PERF: Add type-hints in tzconversion.pyx by rhshadrach · Pull Request #55241 · pandas-dev/pandas (original) (raw)
New issue
Have a question about this project? Sign up for a free GitHub account to open an issue and contact its maintainers and the community.
By clicking “Sign up for GitHub”, you agree to our terms of service andprivacy statement. We’ll occasionally send you account related emails.

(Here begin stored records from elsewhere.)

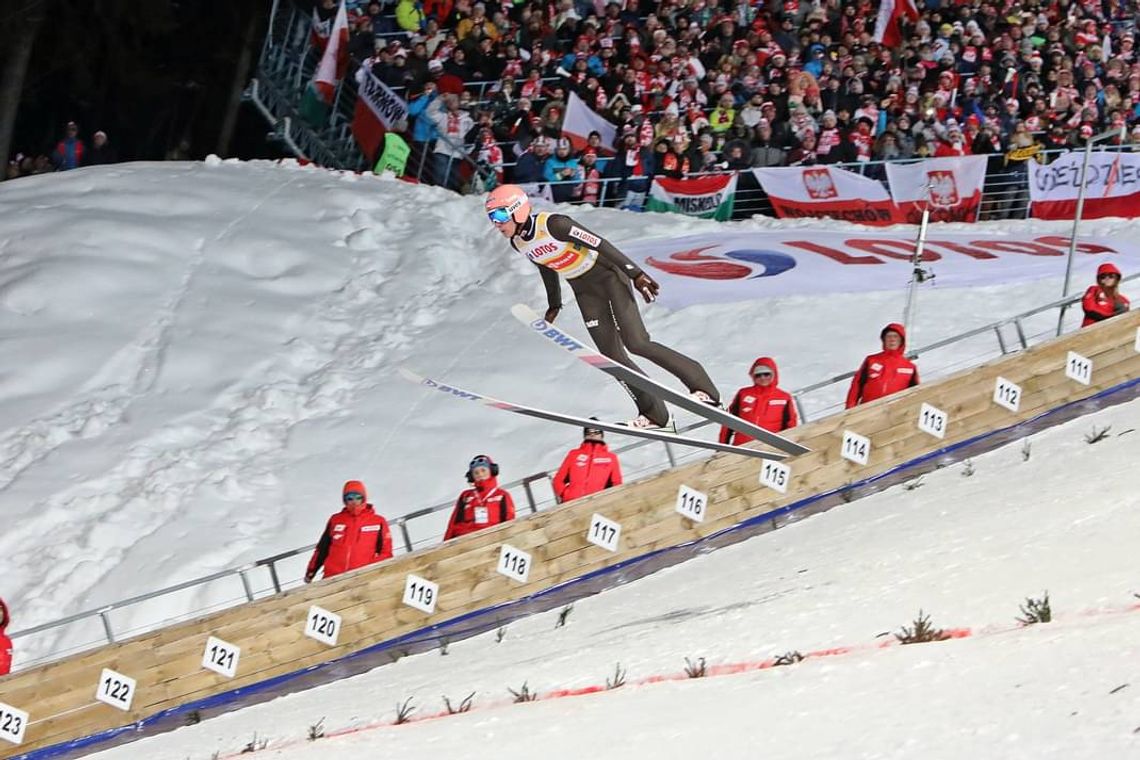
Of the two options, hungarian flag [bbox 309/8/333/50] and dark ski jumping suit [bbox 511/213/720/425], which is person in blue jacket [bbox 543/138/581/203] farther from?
dark ski jumping suit [bbox 511/213/720/425]

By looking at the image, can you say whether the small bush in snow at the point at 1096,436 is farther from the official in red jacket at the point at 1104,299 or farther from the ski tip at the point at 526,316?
the ski tip at the point at 526,316

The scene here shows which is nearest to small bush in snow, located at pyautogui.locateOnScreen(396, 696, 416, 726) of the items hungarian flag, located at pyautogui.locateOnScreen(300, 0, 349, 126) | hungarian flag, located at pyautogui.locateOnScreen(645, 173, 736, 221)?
hungarian flag, located at pyautogui.locateOnScreen(645, 173, 736, 221)

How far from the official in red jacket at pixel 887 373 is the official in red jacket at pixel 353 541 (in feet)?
11.0

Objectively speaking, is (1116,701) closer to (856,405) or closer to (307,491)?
(856,405)

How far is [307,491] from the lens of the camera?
527 inches

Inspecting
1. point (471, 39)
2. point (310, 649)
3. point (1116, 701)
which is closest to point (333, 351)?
point (471, 39)

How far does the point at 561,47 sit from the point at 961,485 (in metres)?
11.0

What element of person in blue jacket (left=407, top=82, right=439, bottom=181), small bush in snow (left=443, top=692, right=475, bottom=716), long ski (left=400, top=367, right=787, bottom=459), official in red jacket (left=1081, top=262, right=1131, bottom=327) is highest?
person in blue jacket (left=407, top=82, right=439, bottom=181)

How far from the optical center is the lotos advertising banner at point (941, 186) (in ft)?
58.0

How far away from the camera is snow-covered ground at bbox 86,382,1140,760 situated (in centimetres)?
531

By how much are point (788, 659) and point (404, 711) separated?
1868 millimetres

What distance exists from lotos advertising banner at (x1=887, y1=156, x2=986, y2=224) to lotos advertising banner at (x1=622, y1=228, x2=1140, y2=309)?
1.16 metres

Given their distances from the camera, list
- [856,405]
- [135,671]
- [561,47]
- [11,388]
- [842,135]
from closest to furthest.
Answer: [135,671]
[856,405]
[11,388]
[842,135]
[561,47]

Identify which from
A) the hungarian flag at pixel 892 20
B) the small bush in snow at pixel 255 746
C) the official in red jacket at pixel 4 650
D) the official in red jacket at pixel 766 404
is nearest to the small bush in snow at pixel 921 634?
the small bush in snow at pixel 255 746
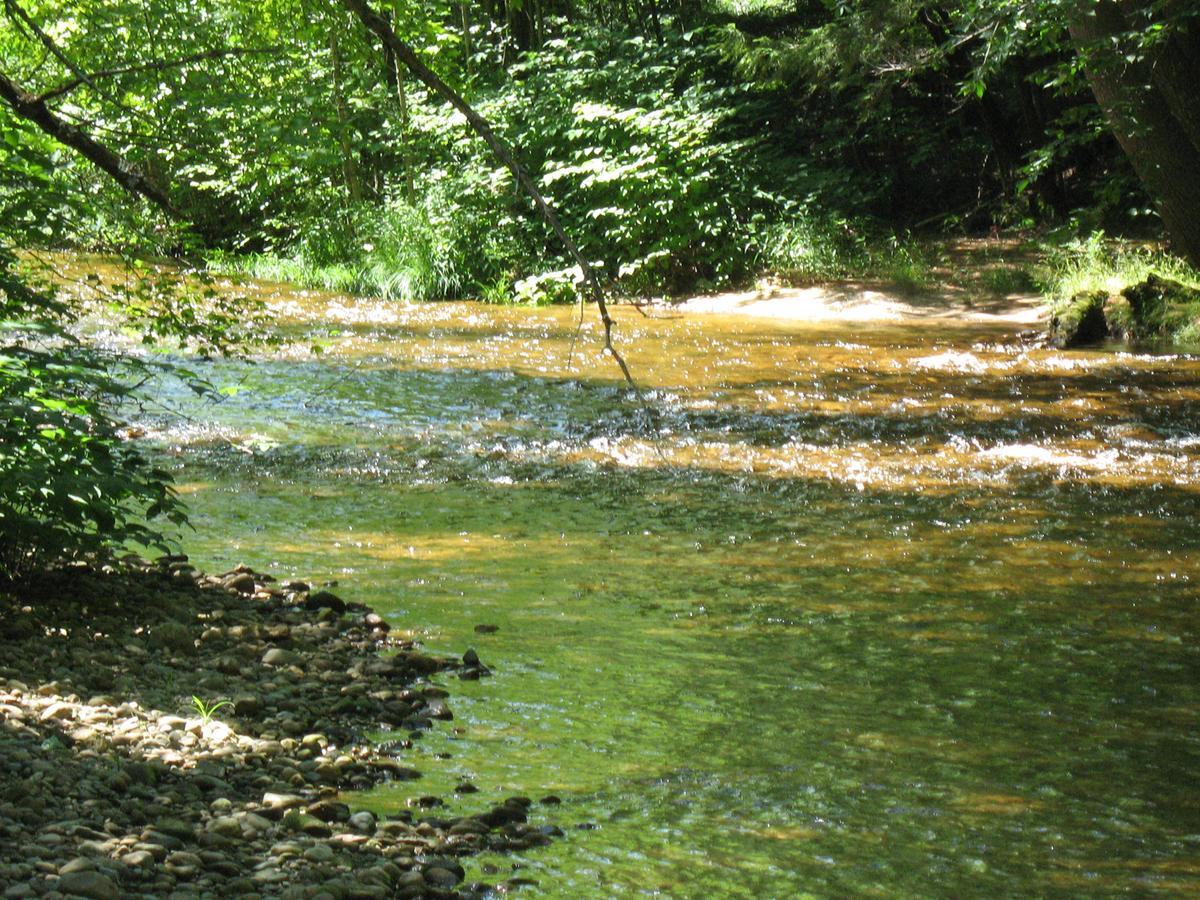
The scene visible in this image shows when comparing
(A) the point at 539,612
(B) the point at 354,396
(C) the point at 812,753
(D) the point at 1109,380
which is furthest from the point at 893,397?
(C) the point at 812,753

Already on GitHub?Sign in to your account
Conversation6 Commits2 Checks0 Files changed
Conversation
This file contains hidden or bidirectional Unicode text that may be interpreted or compiled differently than what appears below. To review, open the file in an editor that reveals hidden Unicode characters.Learn more about bidirectional Unicode characters
[ Show hidden characters]({{ revealButtonHref }})
- closes #xxxx (Replace xxxx with the GitHub issue number)
- Tests added and passed if fixing a bug or adding a new feature
- All code checks passed.
- Added type annotations to new arguments/methods/functions.
- Added an entry in the latest
doc/source/whatsnew/vX.X.X.rst
file if fixing a bug or adding a new feature.
Part of #55179. With this, I'm seeing time plummet in the benchmark
tslibs.tz_convert.TimeTZConvert.time_tz_localize_to_utc(1000000, tzfile('/usr/share/zoneinfo/Asia/Tokyo'))
from 159ms (Cython 0.29) and 271ms (Cython 3.0.2) to ~5-6ms on both.
Any suggestions on how to write a whatsnew note here? Perf improvement when localizing time to UTC?
Choose a reason for hiding this comment
The reason will be displayed to describe this comment to others. Learn more.
wow, nice
and yeah, listing a perf improvement in whatsnew sounds good
Choose a reason for hiding this comment
The reason will be displayed to describe this comment to others. Learn more.
nice find
This is great. One potential future issue to be aware of though: this locks us in to having only 1D ndarrays passed to _get_utc_bounds
. This isn't a problem ATM since the calling function tz_localize_to_utc
is already locked in. But if we ever wanted to make tz_localize_to_utc
handle unknown-ndim (which is on my radar bc it would allow removing the potentially-copying @dtl.ravel_compat
from DatetimeArray.tz_localize
) this would become an issue. So no worries, just heads up.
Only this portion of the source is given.